After a few failed attempts, including one where Jennie appeared to be a giant trout, he found one that was believable enough that the PA journalist didn’t question it. It wasn’t just her he fooled though.

The newswire that the journalist worked for shared this story widely, and even as it landed on picture desks across Fleet Street no one appeared to notice that it wasn’t a real photo. Instead, they ran the image and the interview with Jerome as if it was all verified fact. 

A pinned tweet on the journalist’s X/Twitter profile shows that she had only been at PA Media since 18 May . Why did no one – neither a senior team member nor a sub-editor – think to reach out to her source via phone, to fact-check her story? Especially one so clearly implausible. At one point in the interview, shared across multiple publications, Jerome is quoted as saying: “Occasionally she will bite my wheelchair which isn’t ideal but I think it’s more her playful nature than anything malicious.” 

The real Jerome however was sympathetic to the journalist’s plight, “I think she was trying to get a story out too quickly. I got friends who work in journalism and they said the same. She was too keen and didn’t investigate properly.”


Chatbot Hallucinations

As I write this story, an article from the Daily Star is doing the rounds on the supposedly confirmed shock return to EastEnders of the soap’s popular character Bradley Branning. 

The source behind the shock storyline, an ex-staffer at the BBC perhaps? No, the journalist merely asked Google’s Bard whether it thought the character would return to the soap. 

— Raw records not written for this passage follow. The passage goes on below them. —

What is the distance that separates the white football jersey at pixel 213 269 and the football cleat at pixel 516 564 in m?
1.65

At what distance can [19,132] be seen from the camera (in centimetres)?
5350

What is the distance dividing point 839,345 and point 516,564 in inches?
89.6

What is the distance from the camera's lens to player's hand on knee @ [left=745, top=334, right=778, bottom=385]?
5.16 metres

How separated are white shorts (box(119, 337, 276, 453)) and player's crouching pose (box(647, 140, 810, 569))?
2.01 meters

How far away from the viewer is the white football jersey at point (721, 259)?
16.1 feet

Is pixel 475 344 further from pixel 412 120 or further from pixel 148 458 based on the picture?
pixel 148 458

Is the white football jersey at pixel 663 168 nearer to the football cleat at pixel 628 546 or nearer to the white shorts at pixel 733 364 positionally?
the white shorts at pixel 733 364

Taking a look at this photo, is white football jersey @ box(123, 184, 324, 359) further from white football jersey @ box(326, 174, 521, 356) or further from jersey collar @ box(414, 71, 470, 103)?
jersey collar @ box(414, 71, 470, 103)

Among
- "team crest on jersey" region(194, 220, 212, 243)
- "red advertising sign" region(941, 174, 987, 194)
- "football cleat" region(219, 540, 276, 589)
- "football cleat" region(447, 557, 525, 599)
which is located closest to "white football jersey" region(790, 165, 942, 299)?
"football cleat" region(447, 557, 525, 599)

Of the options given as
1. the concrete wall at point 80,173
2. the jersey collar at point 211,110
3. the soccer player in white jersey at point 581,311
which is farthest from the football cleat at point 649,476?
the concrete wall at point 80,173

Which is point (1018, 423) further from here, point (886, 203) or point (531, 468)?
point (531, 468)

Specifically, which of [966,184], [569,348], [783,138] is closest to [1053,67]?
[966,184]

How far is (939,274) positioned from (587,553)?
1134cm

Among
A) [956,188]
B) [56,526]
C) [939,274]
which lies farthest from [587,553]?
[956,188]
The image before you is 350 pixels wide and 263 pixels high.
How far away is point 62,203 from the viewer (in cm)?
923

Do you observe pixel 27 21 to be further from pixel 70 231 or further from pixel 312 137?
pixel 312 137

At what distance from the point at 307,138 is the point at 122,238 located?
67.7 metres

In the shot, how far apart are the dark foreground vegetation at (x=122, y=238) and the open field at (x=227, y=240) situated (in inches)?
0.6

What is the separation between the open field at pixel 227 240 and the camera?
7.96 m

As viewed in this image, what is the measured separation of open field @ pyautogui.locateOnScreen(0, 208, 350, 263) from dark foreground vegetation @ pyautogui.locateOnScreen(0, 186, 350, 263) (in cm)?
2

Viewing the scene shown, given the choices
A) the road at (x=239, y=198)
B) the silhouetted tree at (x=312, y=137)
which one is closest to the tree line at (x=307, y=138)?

“In a huge twist, it has been suggested by AI that Bradley could return to EastEnders, but as part of a ‘long lost twin’ storyline. The Daily Star asked one of the world’s most popular artificially intelligent ‘creative’ tools, Bard AI, whether Bradley could make a comeback, 13 years after his tragic death.”

While this story is clearly tabloid fluff, written for Facebook comments and shares (and it got 667 of them) it could start a worrying trend. 

In the past journalists have gone to jail to protect the integrity of their sources, taking great pains to be sure they were trustworthy, but now it seems it no longer matters if a source exists, or if they are even human. Perhaps in the future journalists will instead be happy quoting the hallucinations of an AI Chatbot.